Edgardo Norberto Andrada, le gardien argentin du Vasco de Gama, n’ignore rien de Pelé et de sa façon d'exécuter les coups de pied de réparation, même s’il s’agit de sa première saison au Brésil. Il ne tombe pas dans le piège. Pelé frappe du pied droit, d’une frappe sèche à mi-hauteur sur la gauche du gardien. Andrada plonge du bon coté, se détend autant que possible, mais insuffisamment pour empêcher le ballon d’entrer, qui frôle le poteau.
Le Maracanã explose. Des "Gooool" interminables grésillent dans les postes de radio. Tandis qu’Andrada frappe le sol des poings, Pelé court jusqu’au fond de la cage, s’empare du ballon et le couvre de baisers. Collé au filet, il se retrouve prisonnier d’une nuée de photographes, de reporters, de supporters, qui se sont aussitôt précipités vers lui. La marée humaine s’empare ensuite du joueur et le porte en triomphe.

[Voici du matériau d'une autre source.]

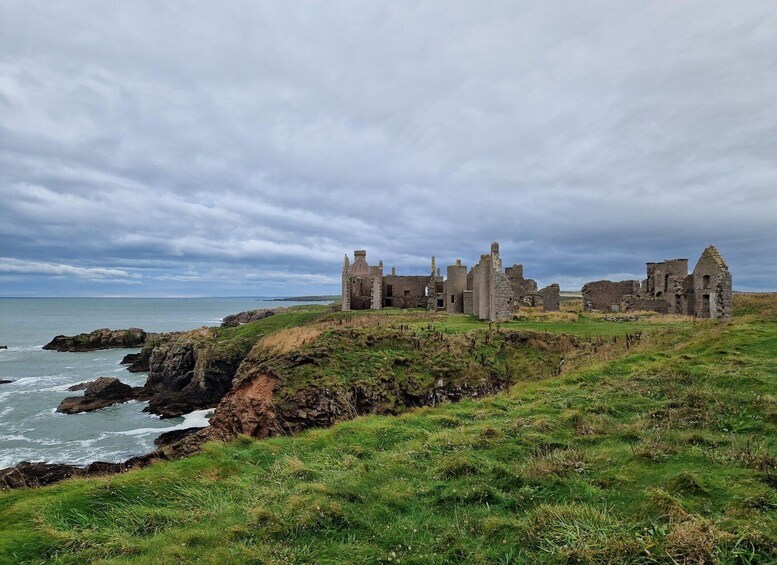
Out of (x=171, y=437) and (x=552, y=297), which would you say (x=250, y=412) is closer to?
(x=171, y=437)

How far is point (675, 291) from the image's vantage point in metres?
38.6

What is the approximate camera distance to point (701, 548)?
4.44 metres

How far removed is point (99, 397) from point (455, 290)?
3711 cm

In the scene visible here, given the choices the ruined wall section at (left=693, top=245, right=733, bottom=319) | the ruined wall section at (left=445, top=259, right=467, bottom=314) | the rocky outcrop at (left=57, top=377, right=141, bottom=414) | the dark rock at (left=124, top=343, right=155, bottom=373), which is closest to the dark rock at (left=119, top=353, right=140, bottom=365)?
the dark rock at (left=124, top=343, right=155, bottom=373)

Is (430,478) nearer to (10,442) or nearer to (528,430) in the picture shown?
(528,430)

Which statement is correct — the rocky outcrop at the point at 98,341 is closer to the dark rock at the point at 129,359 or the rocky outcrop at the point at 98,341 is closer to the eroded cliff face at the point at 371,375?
the dark rock at the point at 129,359

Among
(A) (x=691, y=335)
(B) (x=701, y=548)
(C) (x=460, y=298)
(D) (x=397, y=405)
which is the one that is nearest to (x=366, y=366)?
(D) (x=397, y=405)

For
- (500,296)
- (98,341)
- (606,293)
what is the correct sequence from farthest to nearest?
(98,341)
(606,293)
(500,296)

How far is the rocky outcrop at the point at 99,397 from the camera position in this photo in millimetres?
37531

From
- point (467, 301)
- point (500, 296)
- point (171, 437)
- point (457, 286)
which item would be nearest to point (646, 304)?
point (467, 301)

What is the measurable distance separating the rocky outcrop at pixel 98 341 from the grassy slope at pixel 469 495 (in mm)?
85709

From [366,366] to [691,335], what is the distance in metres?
15.5

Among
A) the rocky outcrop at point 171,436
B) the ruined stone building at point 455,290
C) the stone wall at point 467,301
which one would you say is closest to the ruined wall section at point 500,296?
the ruined stone building at point 455,290

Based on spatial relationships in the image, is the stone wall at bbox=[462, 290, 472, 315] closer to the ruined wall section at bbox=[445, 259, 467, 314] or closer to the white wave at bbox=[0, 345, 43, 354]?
the ruined wall section at bbox=[445, 259, 467, 314]
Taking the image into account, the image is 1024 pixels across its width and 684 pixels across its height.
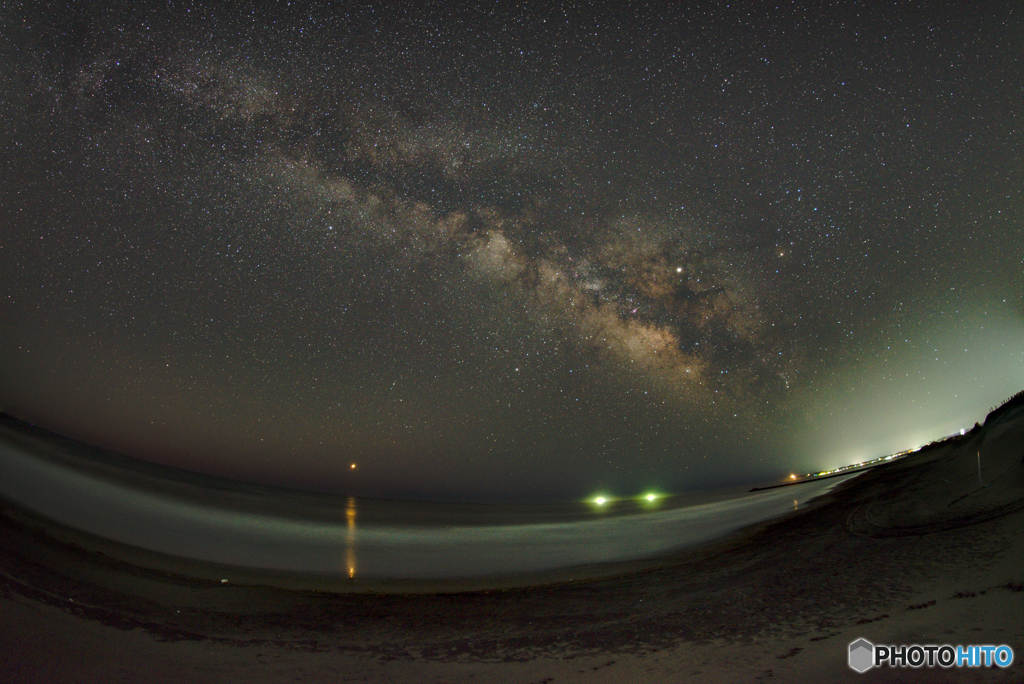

Très dignement, ses coéquipiers restent alignés derrière la ligne médiane, sans broncher. Devant eux, la star n’en finit plus d’être célébrée, interviewée, portée en triomphe. Dans la cohue la plus complète, il répond aux questions, dédie son but "aux enfants pauvres du Brésil". On lui remet ensuite un maillot floqué du numéro 1000 avec lequel il effectue un tour d’honneur.
Après vingt minutes de folie, on se rappelle qu’il y a un match à terminer. Il reprend alors qu’une partie du public a quitté le stade. Pelé a inscrit son millième but. La suite n’a plus d’intérêt.
[1] Comme cela se pratique aujourd’hui lors des tirs au but.